Kebingungannya menghilang. Sekarang ekspresinya sulit dibaca. Dia hanya seorang pria cantik yang menatapku. "Bagaimana dengan anak-anak?"

"Bagaimana dengan mereka?"

"Kamu tidak pernah ingin memiliki keluarga?"

"Aku tidak pernah mengatakan aku tidak pernah ingin menikah. Aku hanya tidak tertarik pada sesuatu yang serius sekarang. Aku baru berusia dua puluh dua tahun dan tidak terburu-buru untuk menetap. Aku hanya ingin bersenang-senang dan tidak berutang penjelasan kepada siapa pun. Jangan harap aku akan meminta maaf karena jujur. Jadi, jika Kamu mencari sesuatu yang permanen atau jangka panjang, aku bukan pacar Kamu."

"Aku bisa melihatnya." Dia tersenyum kecil. Pidato aku sepertinya menghiburnya. Alih-alih menganggapnya serius dan mencocokkan suasana hati aku yang muram, dia menganggapnya lucu, meskipun itu bukan niat aku. "Aku juga tidak mencari itu. Kamu dan aku memiliki minat yang sama. Karena itu, aku ingin mengajak Kamu makan malam. Aku ingin sekali menatap Kamu di bawah cahaya lilin, berbagi sebotol anggur dengan Kamu, dan kemudian bercinta dengan Kamu persis seperti yang Kamu inginkan."

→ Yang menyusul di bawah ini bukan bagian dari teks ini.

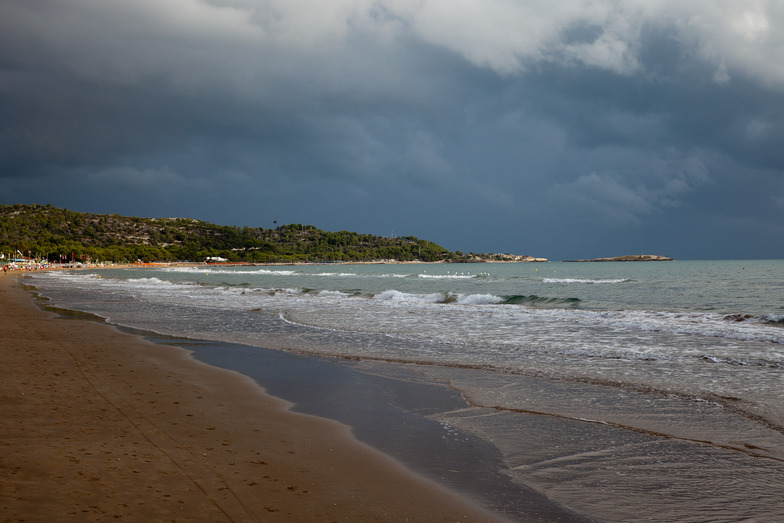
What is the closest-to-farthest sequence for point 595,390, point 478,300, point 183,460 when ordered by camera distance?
point 183,460
point 595,390
point 478,300

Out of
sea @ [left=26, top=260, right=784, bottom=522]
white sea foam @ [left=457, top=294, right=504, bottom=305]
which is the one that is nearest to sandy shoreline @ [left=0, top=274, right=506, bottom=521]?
sea @ [left=26, top=260, right=784, bottom=522]

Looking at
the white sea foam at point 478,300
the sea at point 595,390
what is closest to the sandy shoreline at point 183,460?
the sea at point 595,390

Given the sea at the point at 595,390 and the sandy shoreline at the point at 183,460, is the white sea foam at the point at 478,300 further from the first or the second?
the sandy shoreline at the point at 183,460

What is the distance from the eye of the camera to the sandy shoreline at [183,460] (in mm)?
4250

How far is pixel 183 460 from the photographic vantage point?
530 centimetres

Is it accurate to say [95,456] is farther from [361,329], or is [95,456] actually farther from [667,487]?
[361,329]

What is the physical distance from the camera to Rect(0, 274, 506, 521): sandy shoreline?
4.25 m

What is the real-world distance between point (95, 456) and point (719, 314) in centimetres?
2522

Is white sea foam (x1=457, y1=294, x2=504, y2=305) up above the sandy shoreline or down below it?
above

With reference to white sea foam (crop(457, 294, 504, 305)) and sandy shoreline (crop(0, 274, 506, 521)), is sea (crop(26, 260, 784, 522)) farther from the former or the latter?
white sea foam (crop(457, 294, 504, 305))

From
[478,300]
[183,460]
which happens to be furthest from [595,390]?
[478,300]

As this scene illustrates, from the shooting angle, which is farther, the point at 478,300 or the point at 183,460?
the point at 478,300

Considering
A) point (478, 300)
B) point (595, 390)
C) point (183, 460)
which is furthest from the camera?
point (478, 300)

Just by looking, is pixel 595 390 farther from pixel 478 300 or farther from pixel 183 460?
pixel 478 300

Sekarang keinginan aku benar-benar jelas, aku tidak melihat bahaya di dalamnya. "Seseorang mungkin melihat kita bersama…"

"Aku tidak peduli siapa yang melihat kita bersama. Pak Gusman membutuhkan aku lebih dari aku membutuhkannya, jadi jika dia memiliki masalah dengan itu, itu terlalu buruk. "

"Tapi itu bisa membuatku terlihat buruk. Dewan sudah tidak menyukai aku. "

"Itu masalahmu di sana."

"Maafkan aku?" Terkadang dia tenang, dan terkadang dia agresif. Aku tidak pernah tahu dengan apa dia akan memukulku.

"Kamu peduli dengan apa yang orang lain pikirkan. Orang-orang akan lebih menghormati Kamu ketika Kamu tidak."

Haris dan aku duduk di meja di belakang, jauh dari tamu lain yang menikmati makanan mereka dalam pencahayaan redup, dengan suara gitar Spanyol dan dentingan gelas saat orang-orang bersulang. Tempat itu lebih mewah dari yang aku harapkan, jadi pakaian aku terasa sedikit kasual.